In the freezer section of many supermarkets today, you will find cold meat that looks like very coarsely grated beef (okay, if you want to be more precise, the stuff looks like dog food) labeled as Italian topping or Italian sausage. I first discovered it at Cherry Foodarama last year and the package said it was made by the JAKA Group. It was meant as a pizza topping but I had other ideas I was going to use it for pasta sauce instead of plain ground beef.
It was a successful experiment and I even brought a tray of pasta with the pizza topping in the sauce to a potluck party on New Year’s Day. Why I didn’t get to blog about it, I have no idea. At any rate, here I am almost a year later posting an entry about my pasta with pizza topping.
If the noodles look picture pretty, I have my daughter Sam to thank for. Or, perhaps, blame would be a better word. We were at Clark Field over the weekend, and had a blast with the Sale! Sale! Sale! at the duty-free shops and among the loot we brought home were five packages of pasta in shapes that I don’t normally find in local supermarkets. The pasta that I used for tonight’s dinner, however, was NOT on sale. At $2.68 for a 500-gram pack, it wasn’t cheap at all. But Sam was so enamored with the spirals that she put on her best Pretty Please! face and proceeded to dump the package into the grocery cart.
The recipe… For the pasta sauce, you will need 250 grams of Italian topping, 2 large white onions, 2 large green bell peppers, 700 grams of plump and juicy tomatoes, a ham bone, a cup and a half of red wine, 1 bay leaf, 5 tablespoonfuls of olive oil, salt and pepper to taste, a heaping teaspoonful of pesto and about a tablespoonful of sugar to balance the acidity of the tomatoes. For garnish, some chopped parsley and grated Parmesan cheese.
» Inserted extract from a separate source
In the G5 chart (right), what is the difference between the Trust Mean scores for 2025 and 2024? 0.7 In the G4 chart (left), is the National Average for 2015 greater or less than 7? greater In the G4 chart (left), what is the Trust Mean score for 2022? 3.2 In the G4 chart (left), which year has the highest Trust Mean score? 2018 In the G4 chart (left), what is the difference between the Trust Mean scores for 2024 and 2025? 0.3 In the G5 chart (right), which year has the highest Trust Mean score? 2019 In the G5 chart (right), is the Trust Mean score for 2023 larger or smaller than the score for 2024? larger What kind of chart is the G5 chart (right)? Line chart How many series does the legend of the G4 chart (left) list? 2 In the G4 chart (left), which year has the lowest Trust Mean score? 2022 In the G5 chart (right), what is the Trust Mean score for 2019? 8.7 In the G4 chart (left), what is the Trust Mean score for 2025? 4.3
Peel and chop the onions. Dice the tomatoes. Core the bell peppers, remove the seeds and veins, and chop. Heat the olive oil in a pot. Add the thawed Italian topping, chopped bell peppers, and onions, and cook until the onions start to turn translucent. Add the diced tomatoes, bay leaf, and ham bone. Stir. Pour in the red wine. Bring to a boil, lower the heat, cover, and simmer for about 45 minutes.
If you’re wondering why salt and pepper were not added at this point, it’s because both the Italian topping and the ham bone contain a lot of salt. The ham bone and Italian topping are already highly seasoned so add salt and pepper towards the end to make sure that the pasta sauce won’t turn out too salty. Meanwhile, cook 200 to 250 grams of pasta according to package directions. Drain and keep warm.
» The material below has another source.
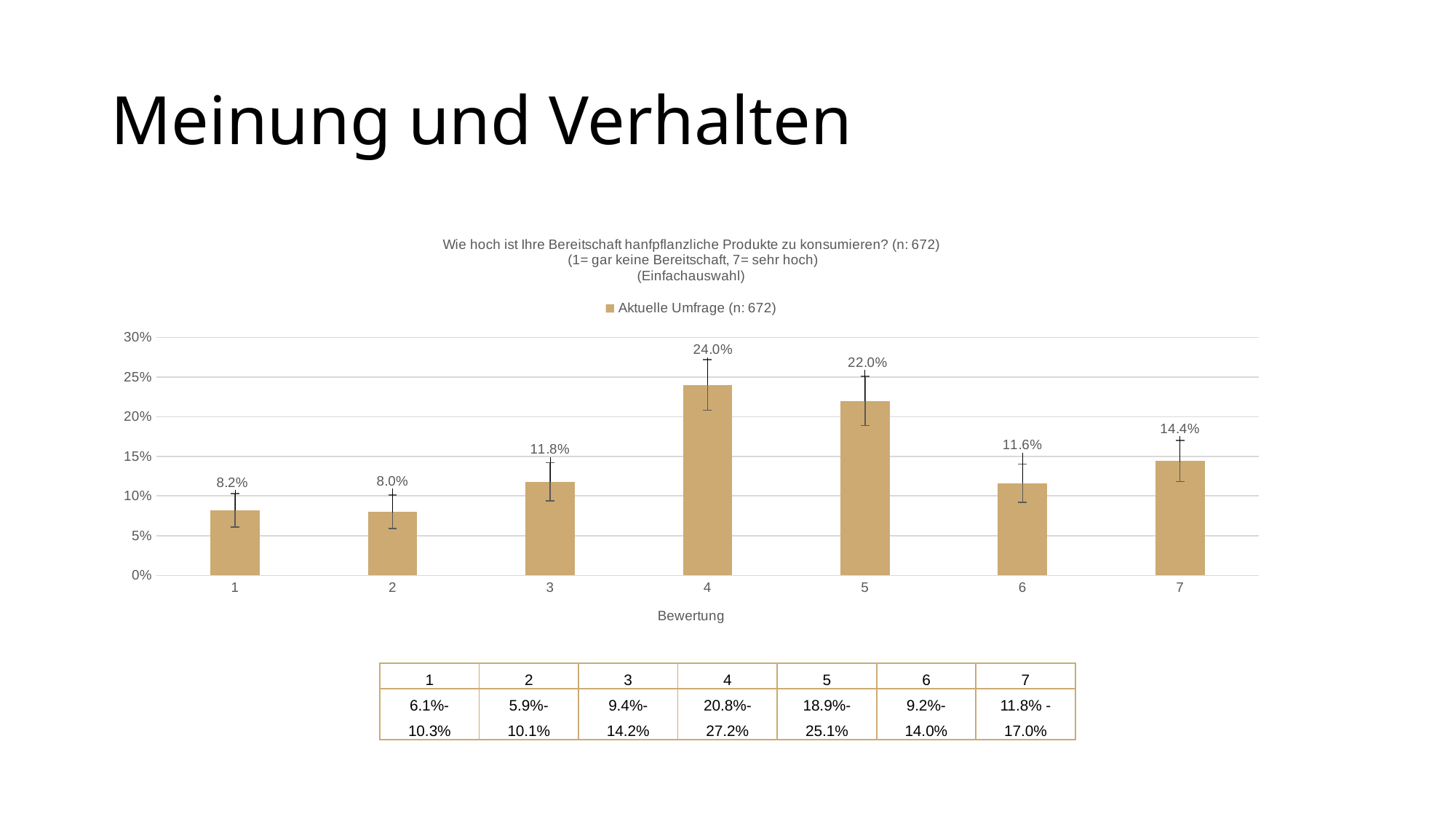
What is the value for rating 7? 14.4% What is the difference between the values for rating 4 and rating 5? 2.0% What is the value for rating 4? 24.0% Which is larger, the value for rating 3 or the value for rating 7? 7 Which rating has the highest value? 4 Which rating has the lowest value? 2 What is the difference between the values for rating 7 and rating 6? 2.8% What is the legend entry for the series? Aktuelle Umfrage (n: 672) What kind of chart is shown? bar chart What is the value for rating 2? 8.0% Is the value for rating 5 greater or less than 20%? greater How many rating categories are shown on the x axis? 7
After 45 minutes, the liquid should have been reduced considerably and the sauce should have started to thicken. Taste the sauce, add salt and pepper. Add sugar as well just for balance. Simmer for another 15 minutes or until the sauce is thick. Add the pesto, stir then turn off the heat. Remove the ham bone and bay leaf. Add the cooked pasta to the sauce and toss to coat every strand with sauce. Transfer to a serving platter, and sprinkle with chopped parsley and grated Parmesan cheese. Serve hot with your favorite bread.